Consigna.
Filtra las entradas y copia cada línea que contenga la cadena "viewBox", distinguiendo entre mayúsculas y minúsculas.

========================================================================

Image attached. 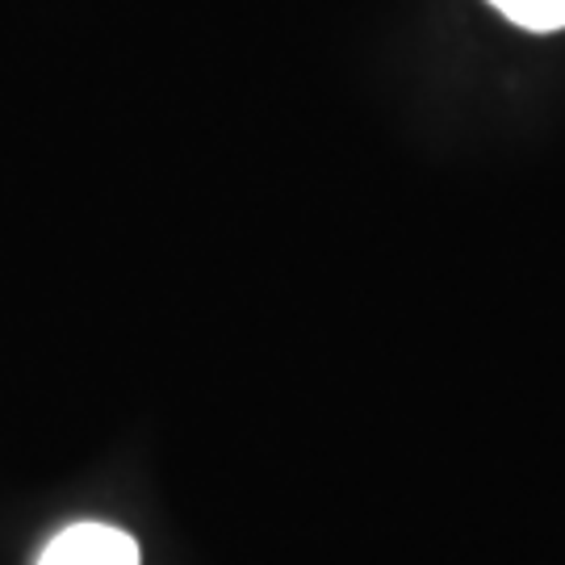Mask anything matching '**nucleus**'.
I'll return each instance as SVG.
<instances>
[{
  "instance_id": "obj_2",
  "label": "nucleus",
  "mask_w": 565,
  "mask_h": 565,
  "mask_svg": "<svg viewBox=\"0 0 565 565\" xmlns=\"http://www.w3.org/2000/svg\"><path fill=\"white\" fill-rule=\"evenodd\" d=\"M511 25L527 34H557L565 30V0H490Z\"/></svg>"
},
{
  "instance_id": "obj_1",
  "label": "nucleus",
  "mask_w": 565,
  "mask_h": 565,
  "mask_svg": "<svg viewBox=\"0 0 565 565\" xmlns=\"http://www.w3.org/2000/svg\"><path fill=\"white\" fill-rule=\"evenodd\" d=\"M39 565H139V545L121 527L72 524L46 545Z\"/></svg>"
}]
</instances>
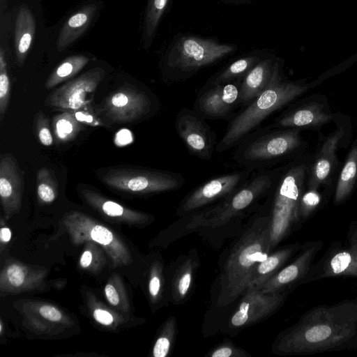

========================================================================

Respuesta escrita.
  "mask_svg": "<svg viewBox=\"0 0 565 565\" xmlns=\"http://www.w3.org/2000/svg\"><path fill=\"white\" fill-rule=\"evenodd\" d=\"M511 25L527 34H557L565 30V0H490Z\"/></svg>"
  "mask_svg": "<svg viewBox=\"0 0 565 565\" xmlns=\"http://www.w3.org/2000/svg\"><path fill=\"white\" fill-rule=\"evenodd\" d=\"M39 565H139V545L121 527L72 524L46 545Z\"/></svg>"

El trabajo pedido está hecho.